(Given passage):

::::::::

Indigenous cattle breeds constitute an important reservoir of genetic material which developing nations have failed to give adequate recognition. Changes in economic situation, the changing consumer preference and therefore the need for change in production methods to comply with these are the major forces dictating the future of indigenous cattle breeding. Genetic improvement programs for indigenous cattle in developing countries have lagged behind chiefly because the infrastructural element necessary for planned breeding programs such as performance recording and artificial insemination centers are unavailable. The traditional methods of livestock husbandry practices in most of these countries is based on subsistence farming characterized by low input system and majority of the livestock owners are peasant farmers, making it impossible to establish planned indigenous cattle breeding schemes as is done in developed countries.

::::::::

(The data):
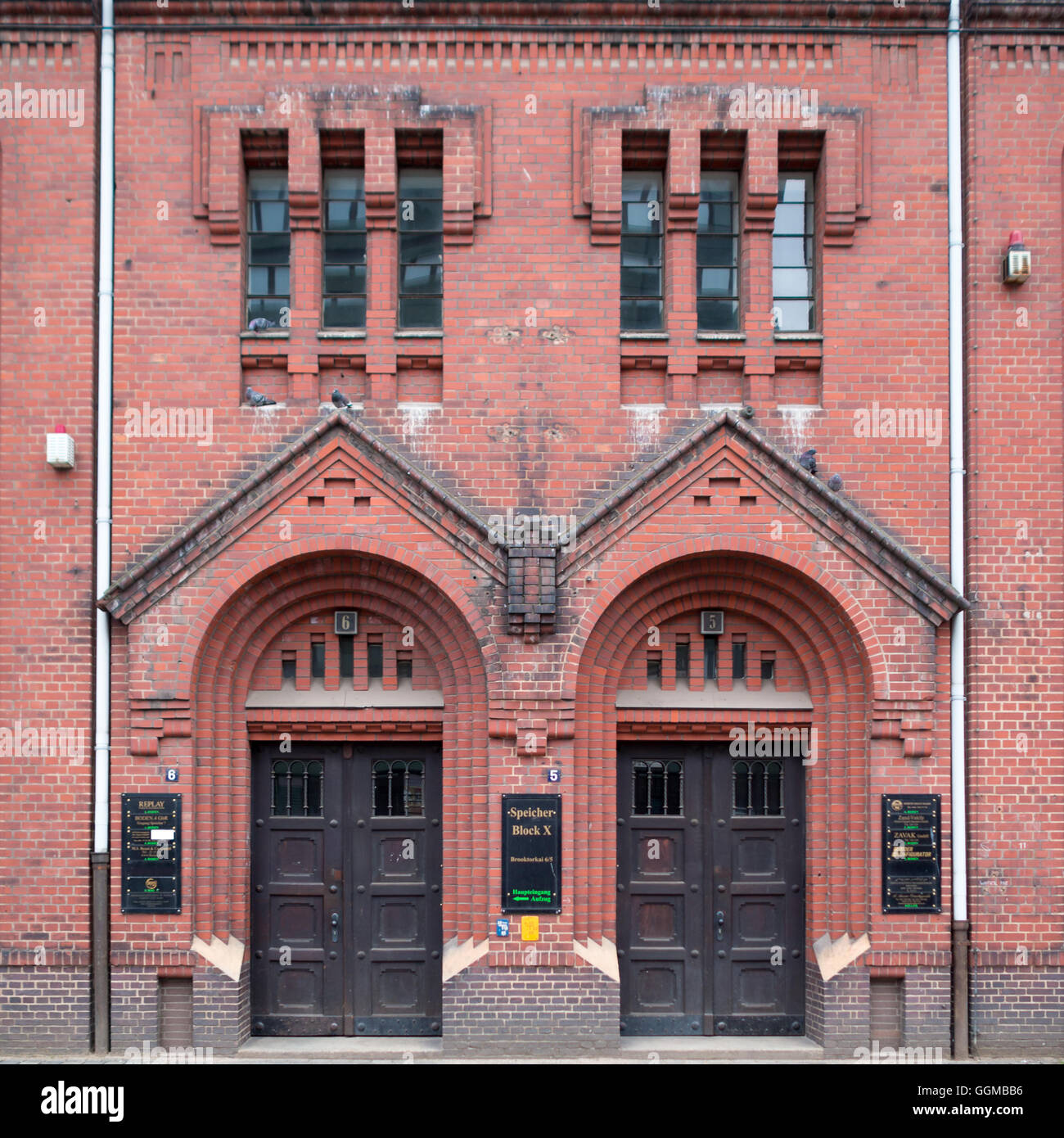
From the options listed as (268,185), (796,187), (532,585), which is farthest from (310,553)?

::::::::

(Work instruction 1): Name the major forces that the passage on indigenous cattle breeding says are dictating the future of indigenous cattle breeding.
(Work instruction 2): Pick up the passage on indigenous cattle breeding after its last sentence and continue it.

(Task response 1):
1. Changes in economic situation
2. The changing consumer preference
3. The need for change in production methods to comply with these

(Task response 2):
It now seems clear that without a thorough understanding of the small cattle production sector’s goals and strategies and without their participation, indigenous cattle genetic improvement programs are unlikely to be successful. Indigenous cattle genetic improvement must be based on empirically sound research if efforts are to be successful, more often than not previous projects implementation have been based on incorrect assumption about the behavior and goals of smallholder cattle sector. This may mean the evaluation of indigenous cattle breeds performance must be approached systematically, but is expensive and requires considerable professional dedication at national level. Unfortunately at least one of these perquisites is often lacking, and as a result few accurate data on indigenous cattle performance are as yet available to introduce suitable genetic improvement strategies.

An open nucleus breeding scheme for indigenous cattle breeds should be advocated. This may be attractive particularly in smallholder cattle sector with small populations where within herd selection programs are ineffective. There can be little doubt that the opportunities for indigenous cattle breeding are great if local breeders are willing to accept the challenge of a changing beef industry and realize the necessity for having to be competitive. The specific strategy for genetic improvement of indigenous cattle proposed by this review is based on open nucleus breeding scheme where performance testing and progeny testing are applied as tools for selection.